I just used the last of the 2014 Apiguard, so I opened a case of the new stuff. Lo and behold...they now come with a syringe instead of the measuring trowel and spatula. I used it this weekend. I like it. Much less mess. Easy to measure and dispense. And, I think, the syringe might do double duty for those who do winter oxalic dribbles. Did I mention that I like it?


----------



## beemandan (Dec 5, 2005)

Ok...I'm doing a 180 here today. If you don't use an entire tub in one day and it sits for a couple of days...even if it is closed it will develop clumps. The syringe just doesn't work with those. I had to break out the old trowel and spatula.


----------



## Michael B (Feb 6, 2010)

Never seen the syringe. I bought bulk apiguard in August and still have the spatula. I agree apiguard needs to have better shelf life. A month after opening I had 1/4 tub tossed in the trash because it was hard and chunky.


----------



## Oldtimer (Jul 4, 2010)

Syringe sounds good, the mess and smell were the main unpleasant part of using it.

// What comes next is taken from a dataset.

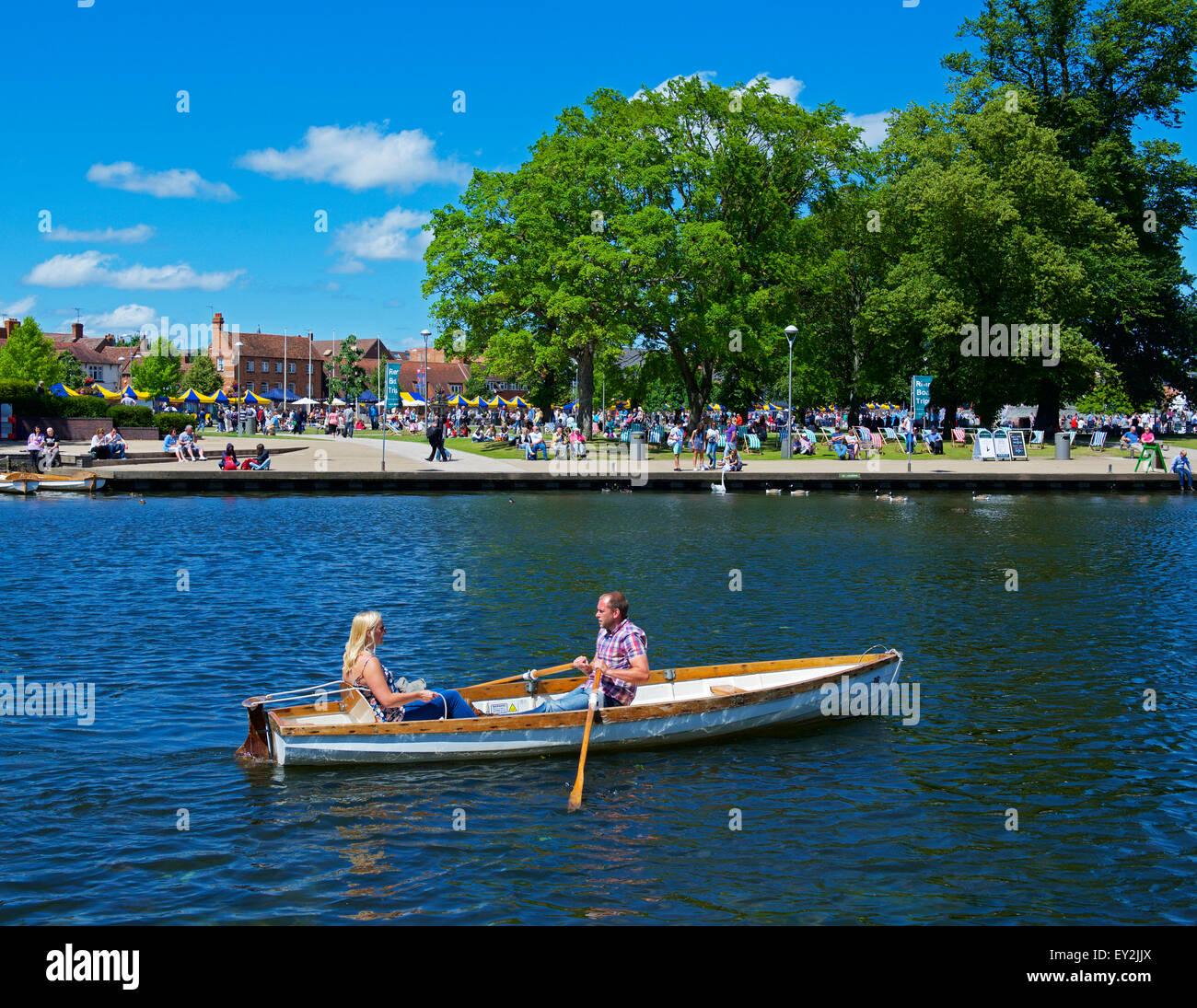 Couple in rowing boat on River Avon, Stratford upon Avon, Warwickshire, England UK - Stock Image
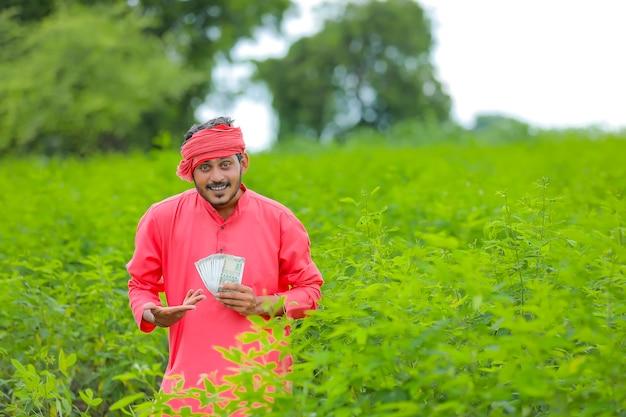 Młody indyjski rolnik z pieniędzmi na polu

Re it going chunky, and it must be bad if Michael actually binned it, last time I used it which was I think nearly 3 years ago, it stayed perfect consistency after being opened. Wonder if there has been a formula change?


----------



## beemandan (Dec 5, 2005)

The lids on the apiguard pails don't seal very well once opened. After opening I store mine in a 3 gallon plastic pail with the lid on. I leave it in the blue apiguard pail with its top on and just drop it into the bigger pail. I've had them stay good from the end of one season to the next. When I close it inside the 3 gallon pail I can store it indoors without smelling it.


----------